▶ [TASK BRIEF]
Gather every line in the data below that contains the string "closer", matching case exactly, and copy each one out.

-- START RECORDS PROVIDED --

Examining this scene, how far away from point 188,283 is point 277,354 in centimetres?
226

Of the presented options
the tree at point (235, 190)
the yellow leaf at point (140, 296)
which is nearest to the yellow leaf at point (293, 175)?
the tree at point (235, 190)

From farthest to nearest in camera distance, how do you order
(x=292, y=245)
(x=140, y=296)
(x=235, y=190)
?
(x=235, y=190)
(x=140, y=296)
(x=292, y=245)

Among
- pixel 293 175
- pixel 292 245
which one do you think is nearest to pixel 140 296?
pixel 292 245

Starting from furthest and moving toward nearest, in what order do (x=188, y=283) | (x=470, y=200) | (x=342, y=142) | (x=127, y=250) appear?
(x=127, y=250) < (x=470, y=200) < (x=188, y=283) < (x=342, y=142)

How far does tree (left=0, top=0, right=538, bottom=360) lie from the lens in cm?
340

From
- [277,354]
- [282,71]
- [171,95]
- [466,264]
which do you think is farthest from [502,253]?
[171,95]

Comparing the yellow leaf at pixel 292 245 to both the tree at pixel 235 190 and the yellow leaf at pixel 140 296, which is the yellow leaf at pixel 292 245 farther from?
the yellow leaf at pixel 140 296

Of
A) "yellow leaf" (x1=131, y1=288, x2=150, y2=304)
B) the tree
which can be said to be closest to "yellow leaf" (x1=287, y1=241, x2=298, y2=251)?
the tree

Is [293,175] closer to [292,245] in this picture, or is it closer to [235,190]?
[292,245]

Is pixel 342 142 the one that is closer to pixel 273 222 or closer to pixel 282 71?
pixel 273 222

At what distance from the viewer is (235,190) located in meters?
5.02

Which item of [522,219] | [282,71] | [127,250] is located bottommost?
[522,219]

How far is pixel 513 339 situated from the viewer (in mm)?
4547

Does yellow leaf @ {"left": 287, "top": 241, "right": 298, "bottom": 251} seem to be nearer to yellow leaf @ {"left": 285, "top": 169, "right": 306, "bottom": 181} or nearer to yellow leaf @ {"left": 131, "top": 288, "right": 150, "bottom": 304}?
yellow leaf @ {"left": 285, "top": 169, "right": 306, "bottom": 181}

-- END RECORDS PROVIDED --
-- START RECORDS PROVIDED --

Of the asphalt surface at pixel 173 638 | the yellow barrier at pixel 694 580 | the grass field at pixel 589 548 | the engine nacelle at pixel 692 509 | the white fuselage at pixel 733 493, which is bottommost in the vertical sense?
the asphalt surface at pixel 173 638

-- END RECORDS PROVIDED --
-- START RECORDS PROVIDED --

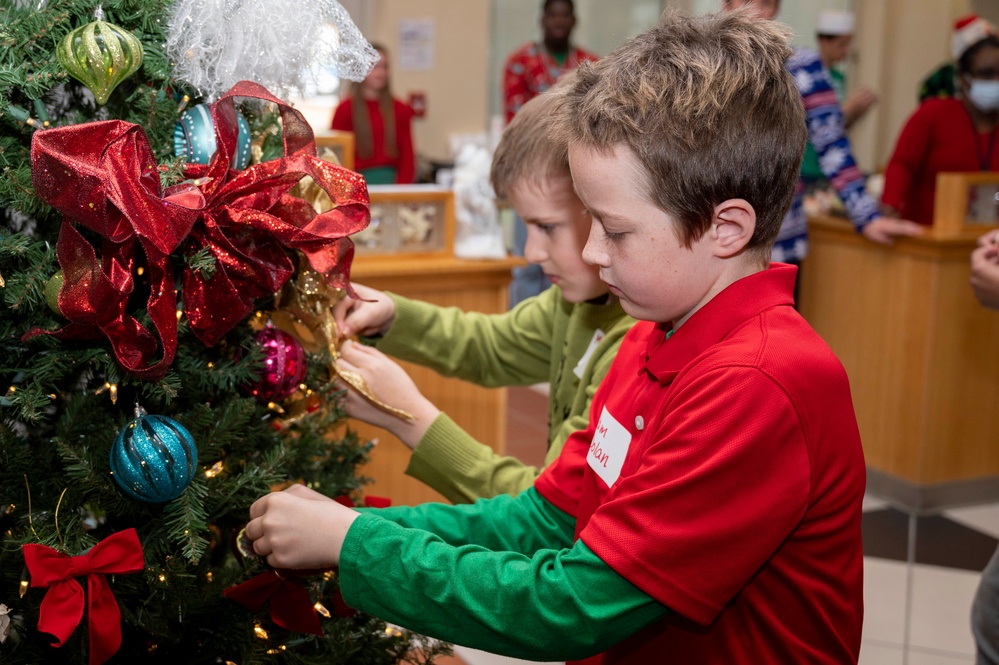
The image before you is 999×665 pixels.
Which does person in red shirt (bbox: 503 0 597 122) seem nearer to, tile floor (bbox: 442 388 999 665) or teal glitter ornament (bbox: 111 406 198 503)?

-- END RECORDS PROVIDED --

▶ [THE RESPONSE]
Is [293,175] closer to [292,245] in this picture, or is it closer to [235,190]?
Is pixel 342 142 the one that is closer to pixel 273 222 or closer to pixel 282 71?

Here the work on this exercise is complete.